* PROMPT A *
Can you condense the paragraph in the gitlab-pages observability issue that begins "The only useful information we have" into a short bulleted list that keeps its main facts?
* PROMPT B *
Could you write what comes next in the gitlab-pages observability issue, picking up after its last reproduction step?

* SELECTED EXCERPT *
Observability Improvement
Summary
Logs
When gitlab-pages
receives a request that cannot be fulfilled due to the inability to complete a TLS handshake, we don't receive much information from the logs. Example:
2021/06/30 18:53:19 http: TLS handshake error from 34.73.184.90:33570: remote error: tls: bad certificate
The only useful information we have is the source IP, and the reason why gitlab-pages
cannot complete the request. We have no details as to what domain was requested. This prevents us from assisting in the ability to target a potential bad actor. The only method that can be utilized currently is to perform a packet capture, hoping to see another request come in and observing the PROXY protocol data for the domain that was requested by the client.
Metrics
In that same situation, we also do not receive data on this request in our metrics. During incident gitlab-com/gl-infra/production#5050 (closed) it was noted that this error was showing up a whopping 4500 times per 10 seconds, yet our own dashboard reports no requests during the same time period. This is captured in this thread: gitlab-com/gl-infra/production#5050 (comment 615703006)
Steps to reproduce
- Create a pages project using TLS with an intently malformed certificate that would be rejected by the client.

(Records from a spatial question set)
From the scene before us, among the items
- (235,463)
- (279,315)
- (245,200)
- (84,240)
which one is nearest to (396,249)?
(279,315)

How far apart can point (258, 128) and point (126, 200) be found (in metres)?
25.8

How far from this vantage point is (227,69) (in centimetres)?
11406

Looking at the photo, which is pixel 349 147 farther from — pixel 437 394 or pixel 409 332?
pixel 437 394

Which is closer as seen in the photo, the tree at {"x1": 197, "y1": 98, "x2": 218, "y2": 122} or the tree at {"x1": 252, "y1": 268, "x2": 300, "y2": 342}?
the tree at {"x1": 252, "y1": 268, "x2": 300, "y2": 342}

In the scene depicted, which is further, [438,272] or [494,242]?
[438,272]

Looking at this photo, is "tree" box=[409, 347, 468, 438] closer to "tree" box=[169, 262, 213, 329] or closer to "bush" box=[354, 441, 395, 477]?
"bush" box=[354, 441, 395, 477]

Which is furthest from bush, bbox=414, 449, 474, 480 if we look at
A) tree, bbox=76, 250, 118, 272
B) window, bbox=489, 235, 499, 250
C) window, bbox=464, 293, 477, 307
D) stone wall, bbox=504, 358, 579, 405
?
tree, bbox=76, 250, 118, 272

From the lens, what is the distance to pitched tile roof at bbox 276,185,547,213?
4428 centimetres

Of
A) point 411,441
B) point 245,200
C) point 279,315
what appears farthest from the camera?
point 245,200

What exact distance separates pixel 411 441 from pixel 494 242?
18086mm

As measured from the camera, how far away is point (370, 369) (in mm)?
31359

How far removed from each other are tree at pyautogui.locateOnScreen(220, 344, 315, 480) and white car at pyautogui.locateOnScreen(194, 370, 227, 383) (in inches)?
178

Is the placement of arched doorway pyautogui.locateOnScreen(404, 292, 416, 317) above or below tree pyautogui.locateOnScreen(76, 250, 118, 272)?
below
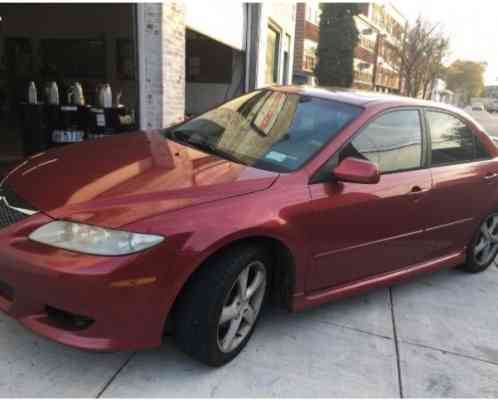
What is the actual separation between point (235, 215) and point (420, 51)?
90.2 ft

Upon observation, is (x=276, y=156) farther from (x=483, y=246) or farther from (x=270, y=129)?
(x=483, y=246)

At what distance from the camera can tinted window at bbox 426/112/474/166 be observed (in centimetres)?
377

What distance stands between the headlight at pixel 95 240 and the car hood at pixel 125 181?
42 mm

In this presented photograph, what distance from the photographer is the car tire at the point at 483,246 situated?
4.36m

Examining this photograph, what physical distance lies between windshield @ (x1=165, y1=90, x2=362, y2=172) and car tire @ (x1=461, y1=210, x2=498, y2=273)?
197 centimetres

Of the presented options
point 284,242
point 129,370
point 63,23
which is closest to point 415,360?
point 284,242

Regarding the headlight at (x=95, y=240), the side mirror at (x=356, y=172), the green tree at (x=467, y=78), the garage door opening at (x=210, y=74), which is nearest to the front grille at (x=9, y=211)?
the headlight at (x=95, y=240)

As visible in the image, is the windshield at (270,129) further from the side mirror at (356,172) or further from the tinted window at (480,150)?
the tinted window at (480,150)

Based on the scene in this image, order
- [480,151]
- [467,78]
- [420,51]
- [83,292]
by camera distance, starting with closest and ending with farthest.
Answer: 1. [83,292]
2. [480,151]
3. [420,51]
4. [467,78]

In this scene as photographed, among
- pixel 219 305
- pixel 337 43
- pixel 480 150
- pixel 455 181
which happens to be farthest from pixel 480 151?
pixel 337 43

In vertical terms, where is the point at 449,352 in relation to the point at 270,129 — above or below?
below

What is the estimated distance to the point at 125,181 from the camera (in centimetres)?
262

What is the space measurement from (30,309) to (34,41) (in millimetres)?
12217

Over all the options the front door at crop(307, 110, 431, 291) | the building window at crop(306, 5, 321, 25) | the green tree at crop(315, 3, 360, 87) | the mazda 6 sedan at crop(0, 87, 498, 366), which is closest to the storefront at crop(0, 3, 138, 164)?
the mazda 6 sedan at crop(0, 87, 498, 366)
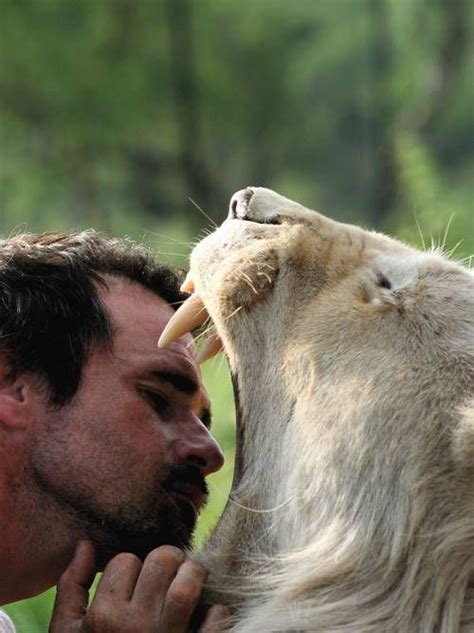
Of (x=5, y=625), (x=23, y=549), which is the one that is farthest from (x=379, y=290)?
(x=5, y=625)

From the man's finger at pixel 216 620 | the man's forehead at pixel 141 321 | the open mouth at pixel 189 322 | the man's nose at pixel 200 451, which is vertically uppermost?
the open mouth at pixel 189 322

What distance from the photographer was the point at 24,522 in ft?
12.1

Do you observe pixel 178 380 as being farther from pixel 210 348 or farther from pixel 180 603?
pixel 180 603

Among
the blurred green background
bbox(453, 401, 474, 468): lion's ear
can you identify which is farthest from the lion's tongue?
the blurred green background

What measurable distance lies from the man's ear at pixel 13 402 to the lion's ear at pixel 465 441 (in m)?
→ 1.18

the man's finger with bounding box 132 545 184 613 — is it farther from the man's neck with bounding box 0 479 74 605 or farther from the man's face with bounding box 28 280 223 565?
the man's neck with bounding box 0 479 74 605

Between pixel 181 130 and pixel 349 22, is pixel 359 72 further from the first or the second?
pixel 181 130

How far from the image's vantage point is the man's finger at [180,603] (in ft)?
10.8

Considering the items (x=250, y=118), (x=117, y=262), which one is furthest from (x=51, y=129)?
(x=117, y=262)

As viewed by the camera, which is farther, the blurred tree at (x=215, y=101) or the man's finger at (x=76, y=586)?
the blurred tree at (x=215, y=101)

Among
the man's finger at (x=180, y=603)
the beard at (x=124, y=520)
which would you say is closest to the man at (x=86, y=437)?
the beard at (x=124, y=520)

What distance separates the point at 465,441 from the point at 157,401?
100cm

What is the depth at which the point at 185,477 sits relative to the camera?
12.4 feet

* TASK OUTPUT A *
- The logs give only the source IP and the reason gitlab-pages cannot complete the request.
- They don't show which domain was requested, so a potential bad actor can't be targeted.
- The only current method is a packet capture: wait for another request and read its PROXY protocol data for the requested domain.

* TASK OUTPUT B *
- Observe the logs from
gitlab-pages
when attempting to reach the site - Observe the metrics from the
gitlab-pages
service when attempting to reach the site
What is the expected correct behavior?
Logs
- Log Output should be in structured JSON format - only successful requests are properly structured, the above message is not
- Log Output should include the requested domain
- This specific log output should be of
warning
status considering it's no fault of ours in most cases as this service doesn't maintain the certificates but instead is the responsibility of the end user who configures this feature
Metrics
- Metrics should be improved to capture legitimate requests regardless of whether or not they are able to be successfully completed. Perhaps a counter called
gitlab_pages_failed_tls_connect
or something to that liking. We can then add this to our existing metric that captures request rate.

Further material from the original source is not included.